If I can delete my entire GitHub account and screw everything and everyone connected to it with a single red warning prompt you can bet your ass it's possible to online cancel a service that may in some edge cases affect a customer.
Hiya--we're not a consumer service, so yeah, I'm asking people to call me. I'll respond a bit to this thread because HN is read by lots of folks, but it's also filled with trolls. Businesses talk to businesses. Especially when we're going to screw something up with low bandwidth communication. I'm a real dude and happy to chat to real folks running real businesses. Consumers should not be using our platform.
>Hiya--we're not a consumer service, so yeah, I'm asking people to call me.
Hey man, just wanted to let you know that you've accidentally placed free trial and mailing list buttons on your home page. Seeing as you're not a consumer service and all you probably want to take those down.
You've also accidentally integrated with the consumer service known as Stripe, who have the horribly consumerish feature of closing your account right in account settings. Might want to get on that before the Coalition of Serious Business finds out.
I’m not hung up on consumer vs business or legality. I’m trying to point out that you sticking to your guns in this situation sends the message that you don’t care about inconveniencing the people you’re doing business with. I understand these are soon-to-be-ex-customers who are about to have no value to you. But you have a chance here to leave them on good terms so they can recommend you to their friends. You are instead leaving a bad taste in their mouths.
Since you are targeting global customers, just FYI in a lot of European jurisdictions a written “expression of will” is enough. So nobody is buying this obligation to call ruse.
Uh, no, sending meat sounds over air is the worst form of communication ever, packed with ambient noise, other noise, aggressive compression, low volume, intermittent radio signal and heuristic commutation that works only every other time.
Only a fool would go get a lawyer instead of making a phone call. Especially, if you have employees who you can tell to make the phone call too. I suspect if you did get a lawyer the first thing they'll suggest is they call the number to get it cancelled and will ask if you called the number.
I'm not talking about a customer getting a lawyer involved. I'm talking about a DA looking into whether Baremetrics is violating CA law by not having an online-only cancellation option to corresponding with its online-only registration system.
> we ended up finding that we can be critical to Stripe Webhooks processing for folks on the older Stripe API. We literally will take down your invoicing on Stripe when a customer cancels.
What does this even mean? Are you saying that if you remove a customer’s Stripe integration, it prevents them from being paid by their own customers?

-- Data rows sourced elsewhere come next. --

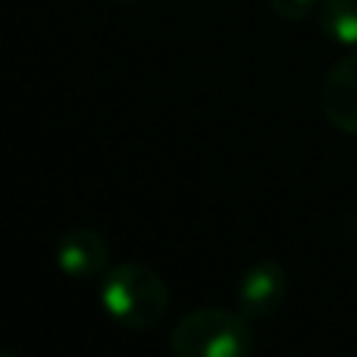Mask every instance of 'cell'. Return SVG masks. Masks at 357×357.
I'll list each match as a JSON object with an SVG mask.
<instances>
[{
  "label": "cell",
  "mask_w": 357,
  "mask_h": 357,
  "mask_svg": "<svg viewBox=\"0 0 357 357\" xmlns=\"http://www.w3.org/2000/svg\"><path fill=\"white\" fill-rule=\"evenodd\" d=\"M289 298V273L276 260H257L238 279L235 304L248 320H270Z\"/></svg>",
  "instance_id": "cell-3"
},
{
  "label": "cell",
  "mask_w": 357,
  "mask_h": 357,
  "mask_svg": "<svg viewBox=\"0 0 357 357\" xmlns=\"http://www.w3.org/2000/svg\"><path fill=\"white\" fill-rule=\"evenodd\" d=\"M317 19L329 41L357 47V0H320Z\"/></svg>",
  "instance_id": "cell-6"
},
{
  "label": "cell",
  "mask_w": 357,
  "mask_h": 357,
  "mask_svg": "<svg viewBox=\"0 0 357 357\" xmlns=\"http://www.w3.org/2000/svg\"><path fill=\"white\" fill-rule=\"evenodd\" d=\"M169 348L178 357H245L254 351L251 320L241 310H191L176 323Z\"/></svg>",
  "instance_id": "cell-2"
},
{
  "label": "cell",
  "mask_w": 357,
  "mask_h": 357,
  "mask_svg": "<svg viewBox=\"0 0 357 357\" xmlns=\"http://www.w3.org/2000/svg\"><path fill=\"white\" fill-rule=\"evenodd\" d=\"M266 3H270V10L276 13L279 19H285V22H301L310 13L320 10V0H266Z\"/></svg>",
  "instance_id": "cell-7"
},
{
  "label": "cell",
  "mask_w": 357,
  "mask_h": 357,
  "mask_svg": "<svg viewBox=\"0 0 357 357\" xmlns=\"http://www.w3.org/2000/svg\"><path fill=\"white\" fill-rule=\"evenodd\" d=\"M100 307L107 310L113 323L132 333L160 326V320L169 310V289L163 276L148 264H116L100 276Z\"/></svg>",
  "instance_id": "cell-1"
},
{
  "label": "cell",
  "mask_w": 357,
  "mask_h": 357,
  "mask_svg": "<svg viewBox=\"0 0 357 357\" xmlns=\"http://www.w3.org/2000/svg\"><path fill=\"white\" fill-rule=\"evenodd\" d=\"M323 116L345 135H357V50L333 63L320 91Z\"/></svg>",
  "instance_id": "cell-4"
},
{
  "label": "cell",
  "mask_w": 357,
  "mask_h": 357,
  "mask_svg": "<svg viewBox=\"0 0 357 357\" xmlns=\"http://www.w3.org/2000/svg\"><path fill=\"white\" fill-rule=\"evenodd\" d=\"M56 264L69 279H98L110 264V245L98 229H69L56 241Z\"/></svg>",
  "instance_id": "cell-5"
},
{
  "label": "cell",
  "mask_w": 357,
  "mask_h": 357,
  "mask_svg": "<svg viewBox=\"0 0 357 357\" xmlns=\"http://www.w3.org/2000/svg\"><path fill=\"white\" fill-rule=\"evenodd\" d=\"M119 3H138V0H119Z\"/></svg>",
  "instance_id": "cell-8"
}]
</instances>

I think what they mean is this: if you're dissatisfied with invoice PDFs generated and sent by Stripe, it's fairly common to disable the sending and use an integration [0] to generate/send them out instead. And then if you cancel that integration, oops, your customers no longer get their invoices.

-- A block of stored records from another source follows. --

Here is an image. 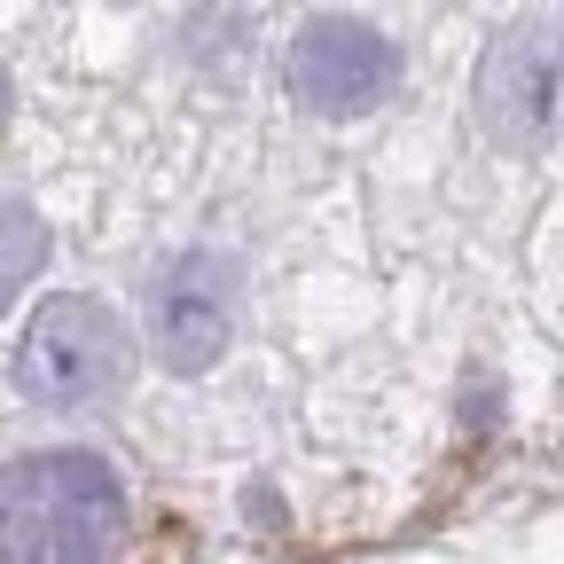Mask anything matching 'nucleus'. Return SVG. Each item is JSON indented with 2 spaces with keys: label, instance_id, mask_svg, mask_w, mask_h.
I'll return each mask as SVG.
<instances>
[{
  "label": "nucleus",
  "instance_id": "1",
  "mask_svg": "<svg viewBox=\"0 0 564 564\" xmlns=\"http://www.w3.org/2000/svg\"><path fill=\"white\" fill-rule=\"evenodd\" d=\"M126 486L95 447H24L0 463V564H110Z\"/></svg>",
  "mask_w": 564,
  "mask_h": 564
},
{
  "label": "nucleus",
  "instance_id": "2",
  "mask_svg": "<svg viewBox=\"0 0 564 564\" xmlns=\"http://www.w3.org/2000/svg\"><path fill=\"white\" fill-rule=\"evenodd\" d=\"M126 377H133V337L87 291L47 299L17 337V392L40 408H95L126 392Z\"/></svg>",
  "mask_w": 564,
  "mask_h": 564
},
{
  "label": "nucleus",
  "instance_id": "3",
  "mask_svg": "<svg viewBox=\"0 0 564 564\" xmlns=\"http://www.w3.org/2000/svg\"><path fill=\"white\" fill-rule=\"evenodd\" d=\"M236 322H243V267L212 243L173 251L141 291V337L173 377H204L228 352Z\"/></svg>",
  "mask_w": 564,
  "mask_h": 564
},
{
  "label": "nucleus",
  "instance_id": "4",
  "mask_svg": "<svg viewBox=\"0 0 564 564\" xmlns=\"http://www.w3.org/2000/svg\"><path fill=\"white\" fill-rule=\"evenodd\" d=\"M470 102H478V126L494 141H510V150L549 141L564 126V24H549V17L502 24L478 55Z\"/></svg>",
  "mask_w": 564,
  "mask_h": 564
},
{
  "label": "nucleus",
  "instance_id": "5",
  "mask_svg": "<svg viewBox=\"0 0 564 564\" xmlns=\"http://www.w3.org/2000/svg\"><path fill=\"white\" fill-rule=\"evenodd\" d=\"M282 87L314 118H369L400 87V47L361 17H306L282 55Z\"/></svg>",
  "mask_w": 564,
  "mask_h": 564
},
{
  "label": "nucleus",
  "instance_id": "6",
  "mask_svg": "<svg viewBox=\"0 0 564 564\" xmlns=\"http://www.w3.org/2000/svg\"><path fill=\"white\" fill-rule=\"evenodd\" d=\"M40 267H47V228H40V212H32L24 196H0V314L32 291Z\"/></svg>",
  "mask_w": 564,
  "mask_h": 564
},
{
  "label": "nucleus",
  "instance_id": "7",
  "mask_svg": "<svg viewBox=\"0 0 564 564\" xmlns=\"http://www.w3.org/2000/svg\"><path fill=\"white\" fill-rule=\"evenodd\" d=\"M0 118H9V79H0Z\"/></svg>",
  "mask_w": 564,
  "mask_h": 564
}]
</instances>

Hmm, interesting. They must know that I (we) are not using this, because I didn't even know this feature exists and our customers are happy getting sent Stripe invoices.

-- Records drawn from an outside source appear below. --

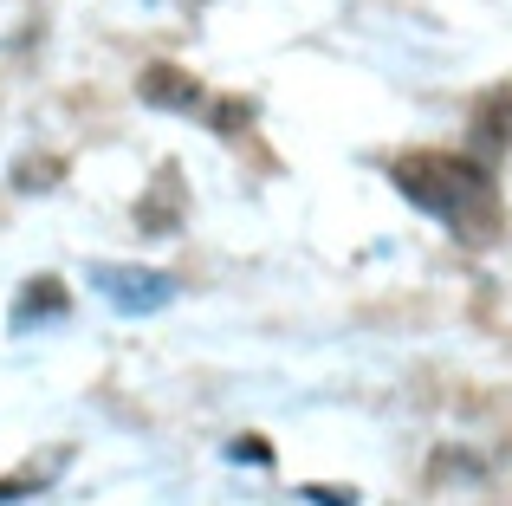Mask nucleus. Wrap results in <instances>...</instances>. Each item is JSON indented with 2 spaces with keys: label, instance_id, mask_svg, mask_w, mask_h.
Returning a JSON list of instances; mask_svg holds the SVG:
<instances>
[{
  "label": "nucleus",
  "instance_id": "obj_9",
  "mask_svg": "<svg viewBox=\"0 0 512 506\" xmlns=\"http://www.w3.org/2000/svg\"><path fill=\"white\" fill-rule=\"evenodd\" d=\"M65 163L59 156H26V163H13V189L20 195H39V189H59Z\"/></svg>",
  "mask_w": 512,
  "mask_h": 506
},
{
  "label": "nucleus",
  "instance_id": "obj_8",
  "mask_svg": "<svg viewBox=\"0 0 512 506\" xmlns=\"http://www.w3.org/2000/svg\"><path fill=\"white\" fill-rule=\"evenodd\" d=\"M201 117H208L221 137H247L253 117H260V104H253V98H208V104H201Z\"/></svg>",
  "mask_w": 512,
  "mask_h": 506
},
{
  "label": "nucleus",
  "instance_id": "obj_1",
  "mask_svg": "<svg viewBox=\"0 0 512 506\" xmlns=\"http://www.w3.org/2000/svg\"><path fill=\"white\" fill-rule=\"evenodd\" d=\"M389 182L422 208L428 221L454 228L467 247H493L506 234V208L493 189V169L480 156H448V150H402L389 156Z\"/></svg>",
  "mask_w": 512,
  "mask_h": 506
},
{
  "label": "nucleus",
  "instance_id": "obj_11",
  "mask_svg": "<svg viewBox=\"0 0 512 506\" xmlns=\"http://www.w3.org/2000/svg\"><path fill=\"white\" fill-rule=\"evenodd\" d=\"M299 500H305V506H357V494H350V487H325V481L299 487Z\"/></svg>",
  "mask_w": 512,
  "mask_h": 506
},
{
  "label": "nucleus",
  "instance_id": "obj_4",
  "mask_svg": "<svg viewBox=\"0 0 512 506\" xmlns=\"http://www.w3.org/2000/svg\"><path fill=\"white\" fill-rule=\"evenodd\" d=\"M506 143H512V85L487 91V98H480V111H474V124H467V150H480V163H487V156H500Z\"/></svg>",
  "mask_w": 512,
  "mask_h": 506
},
{
  "label": "nucleus",
  "instance_id": "obj_5",
  "mask_svg": "<svg viewBox=\"0 0 512 506\" xmlns=\"http://www.w3.org/2000/svg\"><path fill=\"white\" fill-rule=\"evenodd\" d=\"M65 312H72V292H65V279H59V273H39V279H26L20 299H13V331L39 325V318H65Z\"/></svg>",
  "mask_w": 512,
  "mask_h": 506
},
{
  "label": "nucleus",
  "instance_id": "obj_6",
  "mask_svg": "<svg viewBox=\"0 0 512 506\" xmlns=\"http://www.w3.org/2000/svg\"><path fill=\"white\" fill-rule=\"evenodd\" d=\"M137 228H143V234H169V228H182V176H175V169H163V176H156V189L143 195Z\"/></svg>",
  "mask_w": 512,
  "mask_h": 506
},
{
  "label": "nucleus",
  "instance_id": "obj_7",
  "mask_svg": "<svg viewBox=\"0 0 512 506\" xmlns=\"http://www.w3.org/2000/svg\"><path fill=\"white\" fill-rule=\"evenodd\" d=\"M52 481H59V455H39V461H26L20 474H7V481H0V506H13V500H26V494H46Z\"/></svg>",
  "mask_w": 512,
  "mask_h": 506
},
{
  "label": "nucleus",
  "instance_id": "obj_3",
  "mask_svg": "<svg viewBox=\"0 0 512 506\" xmlns=\"http://www.w3.org/2000/svg\"><path fill=\"white\" fill-rule=\"evenodd\" d=\"M137 98L156 104V111L195 117L201 104H208V85H201L195 72H182V65H143V72H137Z\"/></svg>",
  "mask_w": 512,
  "mask_h": 506
},
{
  "label": "nucleus",
  "instance_id": "obj_10",
  "mask_svg": "<svg viewBox=\"0 0 512 506\" xmlns=\"http://www.w3.org/2000/svg\"><path fill=\"white\" fill-rule=\"evenodd\" d=\"M227 455H234L240 468H273V442H266V435H234Z\"/></svg>",
  "mask_w": 512,
  "mask_h": 506
},
{
  "label": "nucleus",
  "instance_id": "obj_2",
  "mask_svg": "<svg viewBox=\"0 0 512 506\" xmlns=\"http://www.w3.org/2000/svg\"><path fill=\"white\" fill-rule=\"evenodd\" d=\"M91 286H98L104 299L117 305V312H163L182 279L163 273V266H117V260H98V266H91Z\"/></svg>",
  "mask_w": 512,
  "mask_h": 506
}]
</instances>
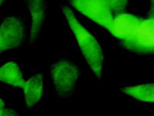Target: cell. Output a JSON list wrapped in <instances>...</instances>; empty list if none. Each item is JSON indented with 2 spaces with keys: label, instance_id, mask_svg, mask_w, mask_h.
Listing matches in <instances>:
<instances>
[{
  "label": "cell",
  "instance_id": "cell-1",
  "mask_svg": "<svg viewBox=\"0 0 154 116\" xmlns=\"http://www.w3.org/2000/svg\"><path fill=\"white\" fill-rule=\"evenodd\" d=\"M63 14L89 74L95 81H99L103 76L106 65L105 53L101 44L96 36L81 23L70 8H63Z\"/></svg>",
  "mask_w": 154,
  "mask_h": 116
},
{
  "label": "cell",
  "instance_id": "cell-2",
  "mask_svg": "<svg viewBox=\"0 0 154 116\" xmlns=\"http://www.w3.org/2000/svg\"><path fill=\"white\" fill-rule=\"evenodd\" d=\"M82 74L81 67L71 58L59 57L48 67L46 79L55 96L67 100L76 93Z\"/></svg>",
  "mask_w": 154,
  "mask_h": 116
},
{
  "label": "cell",
  "instance_id": "cell-3",
  "mask_svg": "<svg viewBox=\"0 0 154 116\" xmlns=\"http://www.w3.org/2000/svg\"><path fill=\"white\" fill-rule=\"evenodd\" d=\"M26 21L16 15H7L0 19V56L21 46L27 37Z\"/></svg>",
  "mask_w": 154,
  "mask_h": 116
},
{
  "label": "cell",
  "instance_id": "cell-4",
  "mask_svg": "<svg viewBox=\"0 0 154 116\" xmlns=\"http://www.w3.org/2000/svg\"><path fill=\"white\" fill-rule=\"evenodd\" d=\"M125 49L142 55H154V19L140 17L133 34L122 45Z\"/></svg>",
  "mask_w": 154,
  "mask_h": 116
},
{
  "label": "cell",
  "instance_id": "cell-5",
  "mask_svg": "<svg viewBox=\"0 0 154 116\" xmlns=\"http://www.w3.org/2000/svg\"><path fill=\"white\" fill-rule=\"evenodd\" d=\"M70 5L92 21L109 30L114 14L106 0H69Z\"/></svg>",
  "mask_w": 154,
  "mask_h": 116
},
{
  "label": "cell",
  "instance_id": "cell-6",
  "mask_svg": "<svg viewBox=\"0 0 154 116\" xmlns=\"http://www.w3.org/2000/svg\"><path fill=\"white\" fill-rule=\"evenodd\" d=\"M29 21L30 46H34L39 40L49 16L48 0H23Z\"/></svg>",
  "mask_w": 154,
  "mask_h": 116
},
{
  "label": "cell",
  "instance_id": "cell-7",
  "mask_svg": "<svg viewBox=\"0 0 154 116\" xmlns=\"http://www.w3.org/2000/svg\"><path fill=\"white\" fill-rule=\"evenodd\" d=\"M25 107L29 110L35 109L40 104L44 96V74L40 70H35L25 81L22 89Z\"/></svg>",
  "mask_w": 154,
  "mask_h": 116
},
{
  "label": "cell",
  "instance_id": "cell-8",
  "mask_svg": "<svg viewBox=\"0 0 154 116\" xmlns=\"http://www.w3.org/2000/svg\"><path fill=\"white\" fill-rule=\"evenodd\" d=\"M119 92L135 103L154 105V82L126 83L119 86Z\"/></svg>",
  "mask_w": 154,
  "mask_h": 116
},
{
  "label": "cell",
  "instance_id": "cell-9",
  "mask_svg": "<svg viewBox=\"0 0 154 116\" xmlns=\"http://www.w3.org/2000/svg\"><path fill=\"white\" fill-rule=\"evenodd\" d=\"M140 18V16L132 13L120 12L114 16L112 26L109 31L120 43L121 45H123L132 36L138 24Z\"/></svg>",
  "mask_w": 154,
  "mask_h": 116
},
{
  "label": "cell",
  "instance_id": "cell-10",
  "mask_svg": "<svg viewBox=\"0 0 154 116\" xmlns=\"http://www.w3.org/2000/svg\"><path fill=\"white\" fill-rule=\"evenodd\" d=\"M26 79L21 63L18 60L11 59L0 64V85L21 90Z\"/></svg>",
  "mask_w": 154,
  "mask_h": 116
},
{
  "label": "cell",
  "instance_id": "cell-11",
  "mask_svg": "<svg viewBox=\"0 0 154 116\" xmlns=\"http://www.w3.org/2000/svg\"><path fill=\"white\" fill-rule=\"evenodd\" d=\"M130 1V0H106L114 16L120 12H125V9L127 7Z\"/></svg>",
  "mask_w": 154,
  "mask_h": 116
},
{
  "label": "cell",
  "instance_id": "cell-12",
  "mask_svg": "<svg viewBox=\"0 0 154 116\" xmlns=\"http://www.w3.org/2000/svg\"><path fill=\"white\" fill-rule=\"evenodd\" d=\"M0 116H23L17 110L9 106L7 102H5L0 107Z\"/></svg>",
  "mask_w": 154,
  "mask_h": 116
},
{
  "label": "cell",
  "instance_id": "cell-13",
  "mask_svg": "<svg viewBox=\"0 0 154 116\" xmlns=\"http://www.w3.org/2000/svg\"><path fill=\"white\" fill-rule=\"evenodd\" d=\"M147 15L154 19V0H146Z\"/></svg>",
  "mask_w": 154,
  "mask_h": 116
},
{
  "label": "cell",
  "instance_id": "cell-14",
  "mask_svg": "<svg viewBox=\"0 0 154 116\" xmlns=\"http://www.w3.org/2000/svg\"><path fill=\"white\" fill-rule=\"evenodd\" d=\"M5 102H6V101L5 100V98H4L3 97L0 96V107H1Z\"/></svg>",
  "mask_w": 154,
  "mask_h": 116
},
{
  "label": "cell",
  "instance_id": "cell-15",
  "mask_svg": "<svg viewBox=\"0 0 154 116\" xmlns=\"http://www.w3.org/2000/svg\"><path fill=\"white\" fill-rule=\"evenodd\" d=\"M6 2V0H0V9H2V7L3 6L4 4Z\"/></svg>",
  "mask_w": 154,
  "mask_h": 116
}]
</instances>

At least in California there seems to be a law preventing this. https://www.cnet.com/news/companies-must-let-customers-cance...
"The law states that customers who accept an automatic renewal or continuous service offer online must be able to cancel the service online. [...] The law means you won't have to make anymore phone calls to obscure customer service hotlines to cancel services like news subscriptions, music streaming or meal plans, for example."